Using supervised learning, create a set of affix rules for use by the CSTlemma lemmatiser.
Training takes place in three stages:
- In the first stage the program tries to find a set of six parameters that optimize the tree produced for the current language. In practice, the best way of optimization is finding a (local) minimum for the number of tree nodes. Other optimizations can give marginally better results.
- In the second stage the program trains trees for increasing numbers of training examples, starting with a very small percentage and ending with almost all available training examples. The remaining examples are used for testing. Depending on the size of the training or test set, the procedure is repeated for different random samples. For each training set size the precision is estimated, together with standard deviation. The parameters are computed for the power law that gives the expected number of rules for a given number of training words. The lower the exponent, the better is the generalization effect. For each training set size the rules are also pruned a number of times. For each pruning level the precision is computed anew. Often, the best rules (fewest wrongly lemmatised words) are obtained by pruning the rules that are supported by only one or two examples. A tabular report is added (as a comment) to a parameter file that can be used for future reference and re-training. You can also test the rules with the training data. The unpruned rules may not produce any wrong results. (If they do, tell me!)
- In the third stage all available training words are used to produce production-ready rules, again in several pruning levels. It is up to the user to decide the pruning level to use. Unpruned rules lemmatise all training words correctly, but may give more erroneous lemmas for out-of- vocabulary words. Pruned rules may give better results for OOV words, but will not lemmatize all training words correctly. To cope with this disadvantage you should also provide a binary dictionary to the lemmatiser. Use cstlemma -h to see how to do that.

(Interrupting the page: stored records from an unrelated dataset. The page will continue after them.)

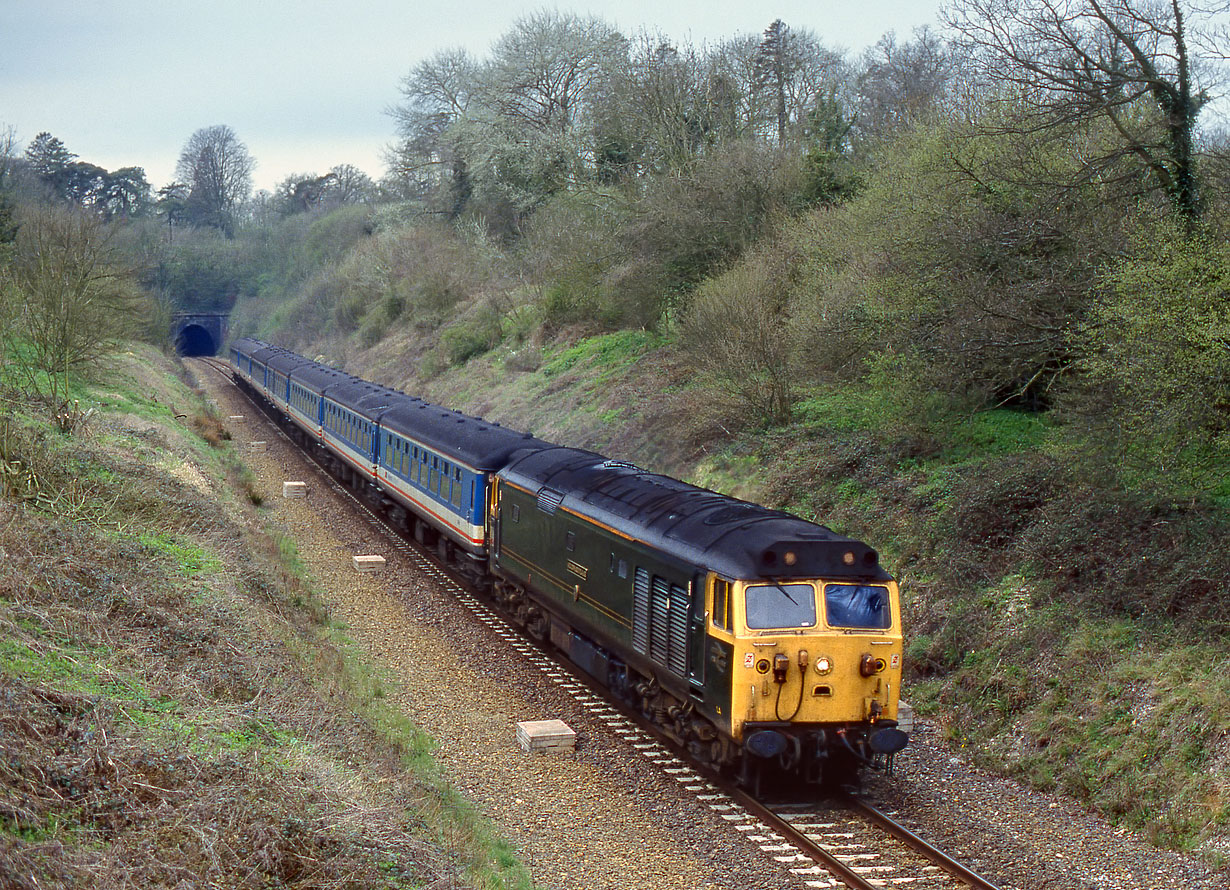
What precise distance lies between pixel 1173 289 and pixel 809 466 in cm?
845

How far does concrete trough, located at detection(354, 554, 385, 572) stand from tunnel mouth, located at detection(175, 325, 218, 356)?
2886 inches

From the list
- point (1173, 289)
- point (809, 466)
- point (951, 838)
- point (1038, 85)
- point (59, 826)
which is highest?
point (1038, 85)

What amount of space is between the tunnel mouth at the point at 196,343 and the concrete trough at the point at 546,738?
3255 inches

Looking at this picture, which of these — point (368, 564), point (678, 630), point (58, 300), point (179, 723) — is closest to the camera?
point (179, 723)

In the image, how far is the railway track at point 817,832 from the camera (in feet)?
28.5

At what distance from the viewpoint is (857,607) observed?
405 inches

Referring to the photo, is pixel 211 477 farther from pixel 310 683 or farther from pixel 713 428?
pixel 310 683

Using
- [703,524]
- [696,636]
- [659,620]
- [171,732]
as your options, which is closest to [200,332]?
[659,620]

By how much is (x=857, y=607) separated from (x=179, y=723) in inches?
240

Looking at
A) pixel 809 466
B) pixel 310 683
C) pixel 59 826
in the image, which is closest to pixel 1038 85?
pixel 809 466

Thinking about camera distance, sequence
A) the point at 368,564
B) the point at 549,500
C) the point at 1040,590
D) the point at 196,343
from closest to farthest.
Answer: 1. the point at 1040,590
2. the point at 549,500
3. the point at 368,564
4. the point at 196,343

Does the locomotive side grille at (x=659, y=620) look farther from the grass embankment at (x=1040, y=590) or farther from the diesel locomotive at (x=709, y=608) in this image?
the grass embankment at (x=1040, y=590)

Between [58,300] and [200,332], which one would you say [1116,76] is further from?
[200,332]

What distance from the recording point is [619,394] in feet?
98.9
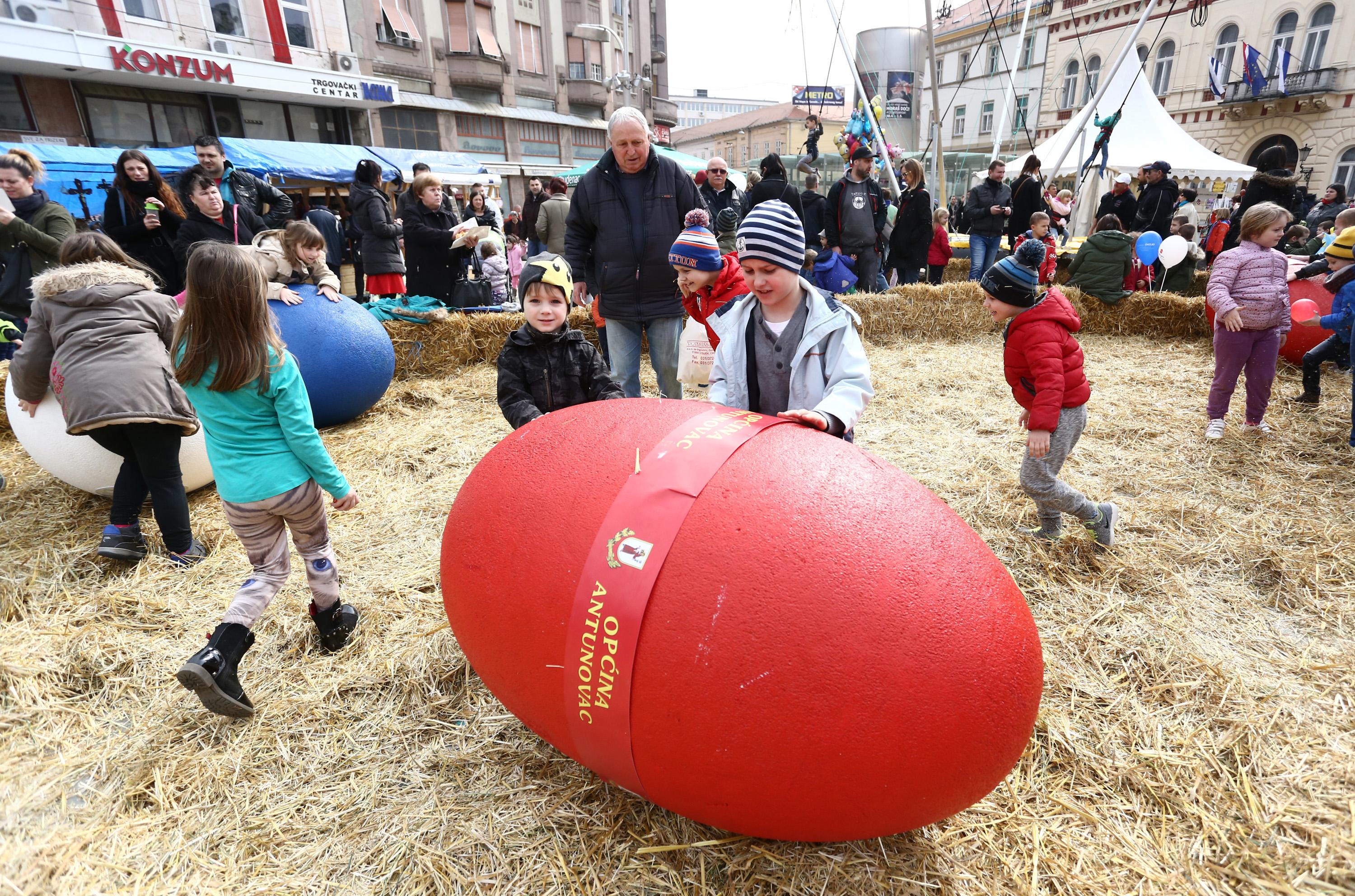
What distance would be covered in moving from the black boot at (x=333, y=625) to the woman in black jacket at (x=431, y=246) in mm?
5480

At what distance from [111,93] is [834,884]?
28529mm

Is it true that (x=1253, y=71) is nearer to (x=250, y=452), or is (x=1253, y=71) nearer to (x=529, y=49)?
(x=529, y=49)

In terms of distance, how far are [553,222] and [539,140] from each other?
103 ft

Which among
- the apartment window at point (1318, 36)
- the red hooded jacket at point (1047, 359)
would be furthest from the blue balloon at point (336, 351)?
the apartment window at point (1318, 36)

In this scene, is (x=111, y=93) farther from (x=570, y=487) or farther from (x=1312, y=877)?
(x=1312, y=877)

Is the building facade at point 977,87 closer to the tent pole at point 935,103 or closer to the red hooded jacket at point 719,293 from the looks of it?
the tent pole at point 935,103

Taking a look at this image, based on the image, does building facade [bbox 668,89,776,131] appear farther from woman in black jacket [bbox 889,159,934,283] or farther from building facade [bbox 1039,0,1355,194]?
woman in black jacket [bbox 889,159,934,283]

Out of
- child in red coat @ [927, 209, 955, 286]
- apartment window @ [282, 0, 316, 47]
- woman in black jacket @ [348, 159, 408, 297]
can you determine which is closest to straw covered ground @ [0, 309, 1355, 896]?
woman in black jacket @ [348, 159, 408, 297]

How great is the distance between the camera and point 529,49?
36312 mm

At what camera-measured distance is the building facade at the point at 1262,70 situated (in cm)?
2584

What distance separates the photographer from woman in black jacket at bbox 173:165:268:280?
5.60m

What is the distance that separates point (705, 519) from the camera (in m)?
1.79

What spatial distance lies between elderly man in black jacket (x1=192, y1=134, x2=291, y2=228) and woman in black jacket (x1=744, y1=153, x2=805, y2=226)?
5515mm

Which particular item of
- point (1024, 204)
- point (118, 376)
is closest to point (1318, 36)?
point (1024, 204)
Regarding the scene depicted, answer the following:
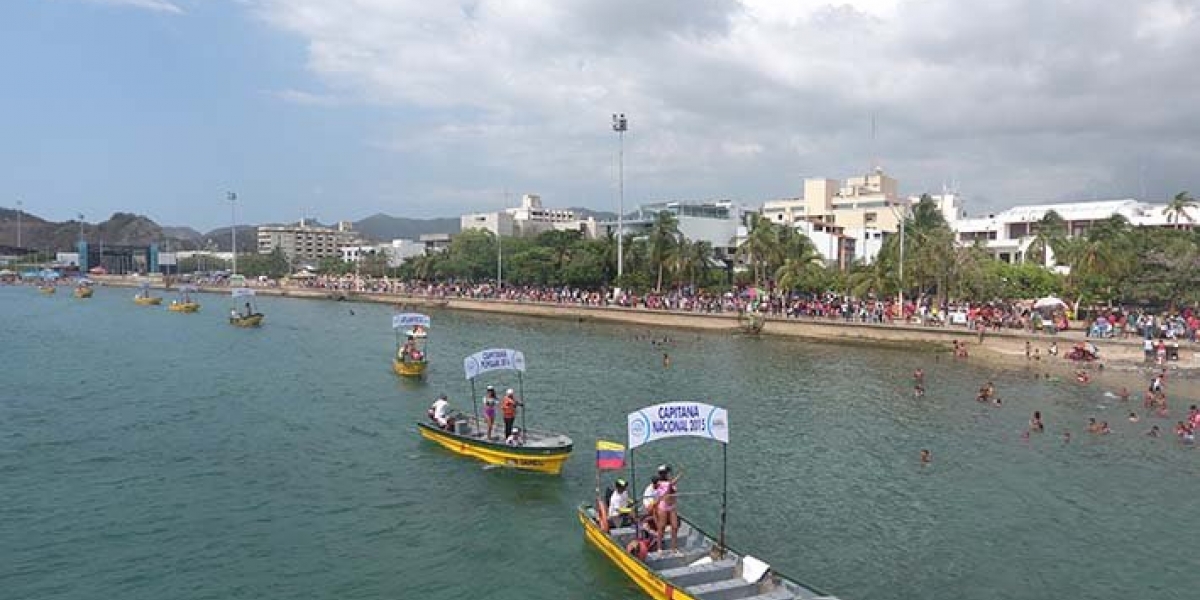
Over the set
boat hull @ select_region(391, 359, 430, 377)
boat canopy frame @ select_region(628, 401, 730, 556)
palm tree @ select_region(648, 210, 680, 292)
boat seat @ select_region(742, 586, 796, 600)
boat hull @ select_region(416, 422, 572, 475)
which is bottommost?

- To test that lemmatisation takes place as intended ("unit test") you can provide an already generated flexrule file and a list of words, which is then lemmatised. You can also just provide an already generated flexrule file to pretty print it and to convert it to Bracmat format. The latter file can be read and used by the Bracmat script lemmatize.bra.
Empty lines in the training/testing data are interpreted as cluster separators. If the data has no empty lines between non-empty lines, the training and testing occurs on a line-by-line basis, but if there are such empty lines, training and testing occurs on a cluster-by-cluster basis. For example, by collecting homographs in clusters and defining all non-ambiguous full forms as one-line clusters, testing with 'OOV' words (that is, words that were not used during training) will result in more realistic estimates of how well the rules are able to spot and lemmatize ambiguous full forms.
Notice that the whole process easily can take many days, even a couple of weeks, to run.
This version still contains a lot of "dead wood" and confusing naming. We work on that.
Bart Jongejan, April 21, 2015